MINI-SERIES REVIEWS...

cover #1The Saga of the Original Human Torch

(1990 - four issues, published by Marvel Comics)

Writer: Roy Thomas. Pencils: Rich Buckler. Inks: Danny Bulandi, Alfredo Alcala, Romeo Tanghal..

Given comics often represent years of accumulated continuity -- sometimes dating back decades -- it then can give rise to projects that exist mainly to recap what's gone before, particularly in the case of old stories that would be hard to trackdown for the average reader.

Sometimes these projects deliberately reinterpret or re-imagine past events, or at least reshape disparate threads of continuity into one straight forward story arc. Sometimes it can be fun and enjoyable and result in an epic adventure drawing upon years of stories. And sometimes it can feel a bit bland, like a school assignment where you are expected to summarize an article in your own words.

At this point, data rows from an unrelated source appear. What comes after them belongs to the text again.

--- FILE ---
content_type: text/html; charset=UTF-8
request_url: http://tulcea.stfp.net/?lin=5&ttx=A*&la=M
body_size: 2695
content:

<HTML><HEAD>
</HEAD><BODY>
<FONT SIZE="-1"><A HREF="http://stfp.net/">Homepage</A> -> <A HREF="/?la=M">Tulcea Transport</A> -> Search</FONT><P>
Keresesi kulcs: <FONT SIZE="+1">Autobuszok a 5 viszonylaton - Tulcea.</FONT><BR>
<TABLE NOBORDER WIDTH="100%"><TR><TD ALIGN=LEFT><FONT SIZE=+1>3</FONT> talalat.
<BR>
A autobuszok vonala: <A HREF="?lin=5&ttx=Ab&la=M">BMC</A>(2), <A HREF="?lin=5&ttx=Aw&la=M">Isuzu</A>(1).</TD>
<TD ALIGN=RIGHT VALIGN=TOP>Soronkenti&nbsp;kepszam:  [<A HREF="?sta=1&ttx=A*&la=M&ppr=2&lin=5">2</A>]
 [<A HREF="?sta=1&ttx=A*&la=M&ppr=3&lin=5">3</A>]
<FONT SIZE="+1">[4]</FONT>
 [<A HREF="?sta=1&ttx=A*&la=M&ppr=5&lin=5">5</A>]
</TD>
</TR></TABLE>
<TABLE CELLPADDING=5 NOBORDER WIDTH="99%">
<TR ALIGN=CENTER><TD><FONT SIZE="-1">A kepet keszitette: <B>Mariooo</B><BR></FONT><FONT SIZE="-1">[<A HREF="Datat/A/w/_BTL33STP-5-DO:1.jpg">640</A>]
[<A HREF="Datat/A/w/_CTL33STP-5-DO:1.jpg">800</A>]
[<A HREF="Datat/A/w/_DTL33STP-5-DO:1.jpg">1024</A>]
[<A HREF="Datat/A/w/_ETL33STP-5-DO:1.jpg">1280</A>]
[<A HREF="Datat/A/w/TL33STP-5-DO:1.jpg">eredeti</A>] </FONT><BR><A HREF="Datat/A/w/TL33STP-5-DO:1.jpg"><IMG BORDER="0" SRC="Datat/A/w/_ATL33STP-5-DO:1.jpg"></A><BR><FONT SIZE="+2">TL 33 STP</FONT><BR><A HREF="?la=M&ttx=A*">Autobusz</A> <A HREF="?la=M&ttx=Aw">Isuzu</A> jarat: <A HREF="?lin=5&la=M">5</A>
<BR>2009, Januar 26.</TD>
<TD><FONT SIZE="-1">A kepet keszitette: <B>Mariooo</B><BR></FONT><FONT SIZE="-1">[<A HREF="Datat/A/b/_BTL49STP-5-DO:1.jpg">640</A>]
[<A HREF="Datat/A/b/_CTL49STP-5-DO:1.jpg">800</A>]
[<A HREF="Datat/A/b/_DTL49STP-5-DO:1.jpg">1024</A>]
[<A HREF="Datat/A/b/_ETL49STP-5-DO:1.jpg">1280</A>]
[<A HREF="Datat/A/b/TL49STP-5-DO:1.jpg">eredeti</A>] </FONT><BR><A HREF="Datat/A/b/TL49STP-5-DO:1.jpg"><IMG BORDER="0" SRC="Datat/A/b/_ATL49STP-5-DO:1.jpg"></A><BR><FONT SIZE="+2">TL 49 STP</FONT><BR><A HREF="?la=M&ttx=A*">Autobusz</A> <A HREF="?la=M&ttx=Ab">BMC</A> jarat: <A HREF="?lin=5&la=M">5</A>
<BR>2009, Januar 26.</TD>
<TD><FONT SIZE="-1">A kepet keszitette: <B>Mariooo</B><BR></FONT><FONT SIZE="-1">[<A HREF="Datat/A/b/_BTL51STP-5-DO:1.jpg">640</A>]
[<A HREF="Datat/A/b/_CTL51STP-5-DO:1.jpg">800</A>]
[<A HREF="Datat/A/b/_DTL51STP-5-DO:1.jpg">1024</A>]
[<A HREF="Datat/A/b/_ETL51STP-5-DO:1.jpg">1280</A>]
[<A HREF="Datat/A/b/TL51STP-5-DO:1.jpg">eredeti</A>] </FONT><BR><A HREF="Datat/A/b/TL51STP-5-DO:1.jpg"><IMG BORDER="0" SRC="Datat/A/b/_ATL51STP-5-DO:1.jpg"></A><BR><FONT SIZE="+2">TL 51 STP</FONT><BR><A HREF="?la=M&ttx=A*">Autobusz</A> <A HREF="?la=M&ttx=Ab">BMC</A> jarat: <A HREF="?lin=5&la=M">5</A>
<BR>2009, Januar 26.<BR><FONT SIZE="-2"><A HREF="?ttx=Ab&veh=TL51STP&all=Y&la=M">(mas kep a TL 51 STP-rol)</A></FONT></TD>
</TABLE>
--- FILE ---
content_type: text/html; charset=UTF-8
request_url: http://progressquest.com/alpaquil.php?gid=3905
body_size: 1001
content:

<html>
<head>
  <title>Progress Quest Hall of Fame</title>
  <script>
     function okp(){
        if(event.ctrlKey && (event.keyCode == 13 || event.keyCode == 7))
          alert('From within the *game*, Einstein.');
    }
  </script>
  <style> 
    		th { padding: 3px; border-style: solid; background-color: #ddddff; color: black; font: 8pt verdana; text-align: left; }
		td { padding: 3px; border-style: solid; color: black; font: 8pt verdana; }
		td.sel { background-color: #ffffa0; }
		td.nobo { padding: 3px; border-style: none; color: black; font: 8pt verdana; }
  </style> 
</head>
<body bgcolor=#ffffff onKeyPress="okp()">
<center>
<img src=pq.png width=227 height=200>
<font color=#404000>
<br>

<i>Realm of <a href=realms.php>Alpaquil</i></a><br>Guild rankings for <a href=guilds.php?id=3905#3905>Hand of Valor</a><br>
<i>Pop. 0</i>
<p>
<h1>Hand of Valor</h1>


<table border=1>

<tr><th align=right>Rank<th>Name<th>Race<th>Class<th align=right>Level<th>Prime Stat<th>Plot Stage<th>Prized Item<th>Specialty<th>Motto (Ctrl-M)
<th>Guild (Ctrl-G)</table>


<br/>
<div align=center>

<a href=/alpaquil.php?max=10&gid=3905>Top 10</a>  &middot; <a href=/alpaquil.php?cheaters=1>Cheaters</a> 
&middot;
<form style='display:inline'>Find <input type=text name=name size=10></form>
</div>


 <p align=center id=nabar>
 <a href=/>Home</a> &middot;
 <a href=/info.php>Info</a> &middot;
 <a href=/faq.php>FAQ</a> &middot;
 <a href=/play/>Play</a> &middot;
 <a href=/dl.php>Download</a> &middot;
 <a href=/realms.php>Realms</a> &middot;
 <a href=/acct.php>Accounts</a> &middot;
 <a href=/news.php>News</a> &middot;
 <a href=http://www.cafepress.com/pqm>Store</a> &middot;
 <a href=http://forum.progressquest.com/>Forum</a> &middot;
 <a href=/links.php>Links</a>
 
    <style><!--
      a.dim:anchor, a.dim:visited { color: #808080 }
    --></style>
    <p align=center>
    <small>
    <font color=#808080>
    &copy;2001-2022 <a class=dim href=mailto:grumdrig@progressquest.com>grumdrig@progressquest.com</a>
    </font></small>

Roy Thomas is no stranger to such enterprises -- arguably one of comicdoms premiere nostalgists and frequently given to drawing upon decades old stories, or trying to patch over continuity problems that invariably arise when multiple writers and artists write disparate stories over decades. He's also no stranger to simply adapting another's work -- from his many years as a writer on Conan The Barbarian (often faithfully adapting the original prose stories) to various comic book projects (such as DC' 1990s Secret Origins series which often did seem to involve simply retelling past origin stories).

And, unfortunately, the Saga of The Human Torch falls into the bland category.

It focuses, not on the Fantastic Four's Johnny Storm, but on the original Human Torch -- the android super hero who had continued to crop up in comics periodically (including the Roy Thomas written WW II-set series, The Invaders) despite having been technically killed off in the mid-1960s. But around this point, the Torch had been officially resurrected in modern continuity, and so Thomas -- or the Marvel editors -- presumably thought it made sense to offer some sort of definitive work to familiarize readers with a character whose solo adventures were from the 1940s and 1950s and largely out-of-print!

But though Thomas does a competent job, and artist Rich Buckler is in particularly good form (nicely aided by solid inkers), it does end up feeling like all Thomas is doing is simply recapping the entirety of the Torch's Golden Age adventures across 4 issues. Despite filtering the scenes through the Torch's narration and reminiscences, it's not like Thomas has set out to dig beneath the old stories, to layer on extra meaning and nuance to these simple tales, or to flesh things out much with supporting characters or anything. For the most part, I believe most of the stuff chronicled here really had been depicted in past comics.

There are some additions. A 1950s sidekick, Sun Girl, apparently at the time had no real origin -- so Thomas adds in the idea she starts out as The Human Torch (& sidekick Toro)'s secretary. But, honestly, that doesn't really add a lot to her character!

Thomas creates a reasonable flow to the narrative, to the point where often it's hard to tell where one old comic might have ended and another began, as Thomas effectively slides from one to the other (well, until the final issue when it does become more obviously just a highlights reel). But without him bothering to craft (or introduce) a story thread or arc, or add extra layers to the personalities, it has trouble sustaining interest as an actual narrative.

As I say, Thomas has been this route many times before (including in the similarly titled Saga of the Sub-Mariner, as well as America vs. The Justice Society), and sometimes effectively -- but maybe that's because he usually couched his re-telling of old comics within the context of some plot original to him. Here it just feels like a simple rehash of old stories that were not, themselves, exceptional to begin with.

Funnily enough -- and maybe because that stuff was being sorted out by other writers in modern continuity -- Thomas' narrative stops before it gets into the questions that might really be plaguing a reader: like how did the Torch survive his "death" in the 1960s, and if he still exists, what body does the Vision have (since long time lore had it be the Vision inhabited the android Torch's old body).